**Instructions to follow**
Transcribe the listing below only from the line with "Green Forest Landscape" up to and including the line with "Illustration of adult".

**Dataset records**
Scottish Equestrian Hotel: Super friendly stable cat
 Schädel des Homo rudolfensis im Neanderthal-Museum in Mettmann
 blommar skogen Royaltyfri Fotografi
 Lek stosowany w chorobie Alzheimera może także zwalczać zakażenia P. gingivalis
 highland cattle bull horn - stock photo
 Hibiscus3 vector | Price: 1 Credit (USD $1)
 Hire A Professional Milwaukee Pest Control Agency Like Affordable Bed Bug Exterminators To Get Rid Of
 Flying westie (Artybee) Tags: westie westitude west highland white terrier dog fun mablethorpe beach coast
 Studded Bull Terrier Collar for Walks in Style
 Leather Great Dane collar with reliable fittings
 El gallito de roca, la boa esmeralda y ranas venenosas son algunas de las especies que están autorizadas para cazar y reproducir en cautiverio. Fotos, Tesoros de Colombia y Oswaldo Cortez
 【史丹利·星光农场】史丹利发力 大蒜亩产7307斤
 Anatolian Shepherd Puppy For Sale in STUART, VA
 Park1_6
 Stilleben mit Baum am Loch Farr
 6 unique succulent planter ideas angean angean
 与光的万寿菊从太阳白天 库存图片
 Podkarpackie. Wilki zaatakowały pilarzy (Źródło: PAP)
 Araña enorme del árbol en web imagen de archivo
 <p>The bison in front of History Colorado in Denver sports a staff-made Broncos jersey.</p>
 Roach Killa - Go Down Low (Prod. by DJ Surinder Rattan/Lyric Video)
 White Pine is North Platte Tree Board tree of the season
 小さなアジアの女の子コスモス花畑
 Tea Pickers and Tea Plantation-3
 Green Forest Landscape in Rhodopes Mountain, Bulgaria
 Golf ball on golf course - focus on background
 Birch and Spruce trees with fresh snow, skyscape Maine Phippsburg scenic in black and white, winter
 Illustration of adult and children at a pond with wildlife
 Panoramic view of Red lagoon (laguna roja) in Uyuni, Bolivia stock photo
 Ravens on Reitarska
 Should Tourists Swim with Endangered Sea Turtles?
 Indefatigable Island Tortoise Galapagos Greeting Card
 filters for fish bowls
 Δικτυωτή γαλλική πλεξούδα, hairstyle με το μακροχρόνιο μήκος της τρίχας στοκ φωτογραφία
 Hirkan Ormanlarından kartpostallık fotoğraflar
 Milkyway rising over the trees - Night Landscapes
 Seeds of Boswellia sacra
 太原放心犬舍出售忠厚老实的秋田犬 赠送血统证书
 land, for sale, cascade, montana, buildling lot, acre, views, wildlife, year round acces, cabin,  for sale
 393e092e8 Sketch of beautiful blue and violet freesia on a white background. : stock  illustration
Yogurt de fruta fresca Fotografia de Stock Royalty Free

**Answer to the exercise**
 Green Forest Landscape in Rhodopes Mountain, Bulgaria
 Golf ball on golf course - focus on background
 Birch and Spruce trees with fresh snow, skyscape Maine Phippsburg scenic in black and white, winter
 Illustration of adult and children at a pond with wildlife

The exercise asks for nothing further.